Extracted data entries
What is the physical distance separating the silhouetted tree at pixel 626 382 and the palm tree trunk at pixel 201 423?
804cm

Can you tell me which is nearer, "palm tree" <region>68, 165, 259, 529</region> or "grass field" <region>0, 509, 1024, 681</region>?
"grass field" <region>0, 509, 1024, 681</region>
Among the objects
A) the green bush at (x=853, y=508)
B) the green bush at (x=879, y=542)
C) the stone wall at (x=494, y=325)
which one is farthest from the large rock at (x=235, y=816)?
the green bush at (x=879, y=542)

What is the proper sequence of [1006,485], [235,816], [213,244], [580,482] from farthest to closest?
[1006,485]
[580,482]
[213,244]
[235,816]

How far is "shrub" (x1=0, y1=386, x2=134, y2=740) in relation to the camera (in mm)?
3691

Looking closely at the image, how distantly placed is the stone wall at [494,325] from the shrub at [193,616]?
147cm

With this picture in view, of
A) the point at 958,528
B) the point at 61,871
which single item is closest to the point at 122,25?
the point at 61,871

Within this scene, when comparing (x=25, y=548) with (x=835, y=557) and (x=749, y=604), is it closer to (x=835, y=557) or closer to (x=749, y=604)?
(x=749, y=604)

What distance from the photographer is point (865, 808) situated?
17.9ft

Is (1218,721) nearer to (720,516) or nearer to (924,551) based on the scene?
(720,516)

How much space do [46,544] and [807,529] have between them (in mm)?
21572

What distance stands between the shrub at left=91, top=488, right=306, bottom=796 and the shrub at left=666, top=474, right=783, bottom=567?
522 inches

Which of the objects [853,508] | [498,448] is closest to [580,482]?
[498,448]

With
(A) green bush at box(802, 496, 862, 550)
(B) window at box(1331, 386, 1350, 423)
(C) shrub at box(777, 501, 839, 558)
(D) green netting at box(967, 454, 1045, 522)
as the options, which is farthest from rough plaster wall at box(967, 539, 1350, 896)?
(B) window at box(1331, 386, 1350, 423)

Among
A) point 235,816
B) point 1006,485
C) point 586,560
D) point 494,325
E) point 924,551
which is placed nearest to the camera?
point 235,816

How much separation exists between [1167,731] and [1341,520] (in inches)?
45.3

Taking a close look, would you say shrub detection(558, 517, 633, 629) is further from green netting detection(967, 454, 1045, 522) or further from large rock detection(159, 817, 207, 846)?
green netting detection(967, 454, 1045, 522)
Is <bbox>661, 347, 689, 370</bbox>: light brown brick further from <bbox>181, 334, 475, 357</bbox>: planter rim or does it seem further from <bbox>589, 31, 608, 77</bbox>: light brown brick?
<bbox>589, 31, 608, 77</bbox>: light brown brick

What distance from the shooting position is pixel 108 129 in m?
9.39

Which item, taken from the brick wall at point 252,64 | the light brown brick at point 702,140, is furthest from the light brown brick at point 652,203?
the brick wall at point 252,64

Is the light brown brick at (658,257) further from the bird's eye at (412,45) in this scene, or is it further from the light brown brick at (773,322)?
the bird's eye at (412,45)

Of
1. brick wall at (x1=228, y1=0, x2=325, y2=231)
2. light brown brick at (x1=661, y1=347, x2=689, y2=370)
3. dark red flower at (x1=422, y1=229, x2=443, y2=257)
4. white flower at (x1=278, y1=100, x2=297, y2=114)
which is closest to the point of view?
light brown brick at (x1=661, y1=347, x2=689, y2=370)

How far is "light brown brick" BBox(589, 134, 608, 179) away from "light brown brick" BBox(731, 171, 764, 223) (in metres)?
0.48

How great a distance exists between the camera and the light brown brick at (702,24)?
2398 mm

### [What the exercise asks]
Write out, character for character, the part of the material that opens with the line containing "223) (in metres)?" and runs through the final line of the material, both ends included.

### [Full solution]
How far is "light brown brick" BBox(589, 134, 608, 179) away from "light brown brick" BBox(731, 171, 764, 223) (in metres)?
0.48

How great a distance exists between the camera and the light brown brick at (702,24)?
2398 mm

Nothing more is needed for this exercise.